I was content to flush the other two games down the toilet due to what seemed like a hiccup ending an impressive 5-0-2 stretch. This one raises questions when combined with those.

Is it just legs? Is it the various illnesses they've passed back and forth? Is the team as a whole in need of recuperation?

Ruff thinks so.

"You factor where our team has been at with sickness and everything," he added, "and maybe we need a couple of days to recover. Because there hasn't been a game where we looked this slow, moved the puck this slow and not been able to catch guys."

That's fine. Except for the part where they looked fantastic in the first period against the Wings, and how they built that 2-0 lead last night. One might argue that they were able to do those things before they got tired on those individual nights as a whole.

Was it Sergei Gonchar and Trevor Daley returning? Ruff said he thought Daley was the freshest and quickest they had, and the shot attempt totals seem to back that up. Is it Kari Lehtonen and Dan Ellis? They've not been stellar, but that's not it entirely. Not even close.

JOBS:
A: List every person in the hockey commentary who is named with both a first and a last name.
B: From the hockey commentary, return the passage that opens with the words "Was it Sergei" and closes with "Not even close.".

DATA LISTING:
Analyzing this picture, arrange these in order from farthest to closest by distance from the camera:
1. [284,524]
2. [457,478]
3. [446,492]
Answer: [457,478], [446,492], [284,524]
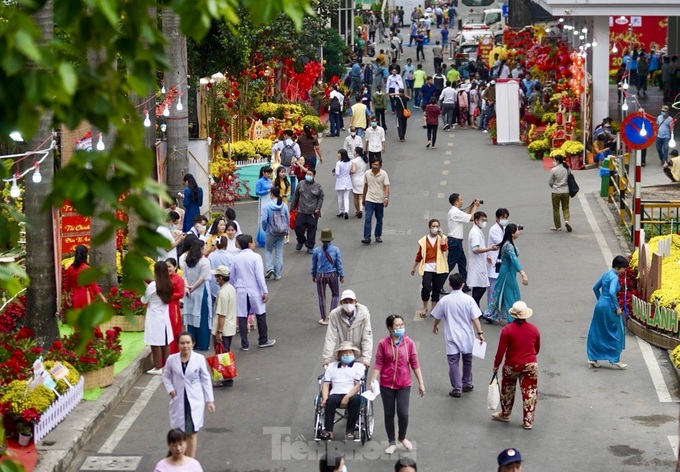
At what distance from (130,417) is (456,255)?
6470 millimetres

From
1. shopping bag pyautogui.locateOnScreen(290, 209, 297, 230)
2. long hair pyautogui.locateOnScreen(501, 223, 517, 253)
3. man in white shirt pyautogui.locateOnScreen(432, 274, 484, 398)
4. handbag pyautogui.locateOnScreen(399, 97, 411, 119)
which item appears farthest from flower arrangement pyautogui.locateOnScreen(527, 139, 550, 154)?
man in white shirt pyautogui.locateOnScreen(432, 274, 484, 398)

FINAL ANSWERS:
A:
Sergei Gonchar
Trevor Daley
Kari Lehtonen
Dan Ellis

B:
Was it Sergei Gonchar and Trevor Daley returning? Ruff said he thought Daley was the freshest and quickest they had, and the shot attempt totals seem to back that up. Is it Kari Lehtonen and Dan Ellis? They've not been stellar, but that's not it entirely. Not even close.